Lord Turner puts forward 'budgets' for green progress - recession or not
Juliette Jowit
guardian.co.uk, Thursday November 27 2008 00.01 GMT
Gas being flared off at the Grangemouth oil refinery. Lord Turner's interim recommendation to reduce emissions by up to 80% was taken up in a climate change bill. Photograph: Murdo Macleod
It is hard to think of anybody who has a busier diary at the moment than Lord Turner of Ecchinswell, who has found himself advising the government on how to save both capitalism and, between meetings, the planet from climate change.
Turner became chairman of the Financial Services Authority in September, on a weekend sandwiched between the collapses of global investment bank Lehman Brothers and UK mortgage lender Bradford & Bingley.
Between meetings about the crisis in the stockmarket and multibillion-pound bank bailouts, the former management consultant has also been working as chairman of the government's independent environment watchdog, the Committee on Climate Change.

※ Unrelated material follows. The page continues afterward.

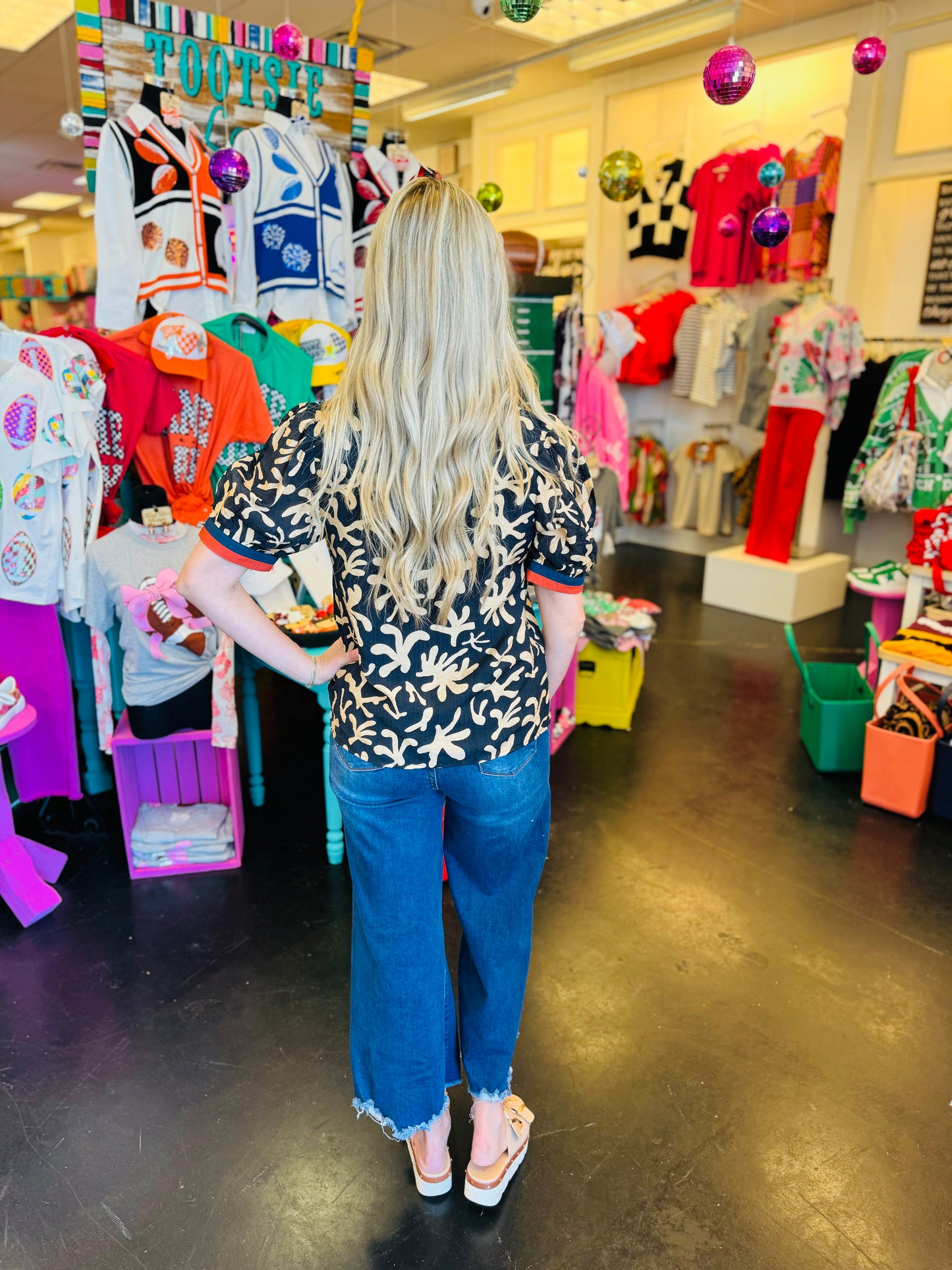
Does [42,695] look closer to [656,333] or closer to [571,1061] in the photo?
[571,1061]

Turner described his first weeks in charge of both bodies as "the most extraordinary weeks of my professional career", which has also seen him run the Confederation of British Industry and a government review of pensions.
On Monday, the committee will publish its first report recommending targets to cut greenhouse gas emissions, working towards the government's pledge to reduce climate change emissions by 80% by 2050.
The much-awaited announcement will include interim targets for the first three five-year periods - covering 2008 to 2022 - and advise the government on what cuts could be made from which sectors, particularly energy, transport and industry.
Turner has announced he will give up the committee chairman's role after this report, but will stay on the panel at a time when many fear green policies will be blunted by the need to battle the looming recession - or "temporary downturn" as Turner calls it.
As he has promised at the FSA, he is likely to take a tough line: "The recession will flatter our [emissions] figures over the next two years because one of the immediate effects is less output, less development, etcetera," he told the Guardian. "Hopefully we'll pull out in 2010, but the fact we're going into a recession now really doesn't change the medium- or long-term plan or costs of driving towards a low-carbon economy."
In the past, Turner has called for the UK to stop using fossil fuels to produce power within 20 years. This week he went further, saying that to make such steep emissions cuts the country was likely to need a big increase in renewable power, nuclear power and carbon capture and storage equipment for coal plants to replace existing high-carbon generation. Other changes would include replacing gas heating in homes with electric heating and oil-fuelled cars with electric ones.
"Even though we'll get more and more efficient in our use of electricity it's quite possible that the long-term trend of electrical production will be up because we'll use more electricity to do things," said Turner.
Turner did not comment on whether the committee will criticise plans to build new coal power stations without or with only partial carbon capture equipment, which may affect the government's decision on the first proposed such plant, at Kingsnorth in Kent.
However Monday's report will provide support for government plans to build new nuclear stations, as well as renewable energy, Turner said. "We think the way forward will have to include all three of those, rather than just one or the other."
The interim report urged the government to be more ambitious by increasing its target to cut emissions from 60% to 80%; to include all greenhouse gases, not just carbon dioxide; and to include aviation and shipping.
All three recommendations were adopted in the climate change bill, which was due to become law last night. However, at least initially, emissions from internationally regulated aviation and shipping will not be part of the five year "budgets".
The budgets were set to take account of progress towards the 2050 target, the UK's commitments to European Union emissions goals, and a bottom-up analysis of what it was possible to do in different sectors, said Turner.
The report will also make a recommendation about how many offsetting credits UK companies can buy from projects which cut emissions overseas.
The EU has set a target to cut emissions from 1990 levels by at least 20% by 2020, and by 30% if there is a global deal with other large-scale emitters.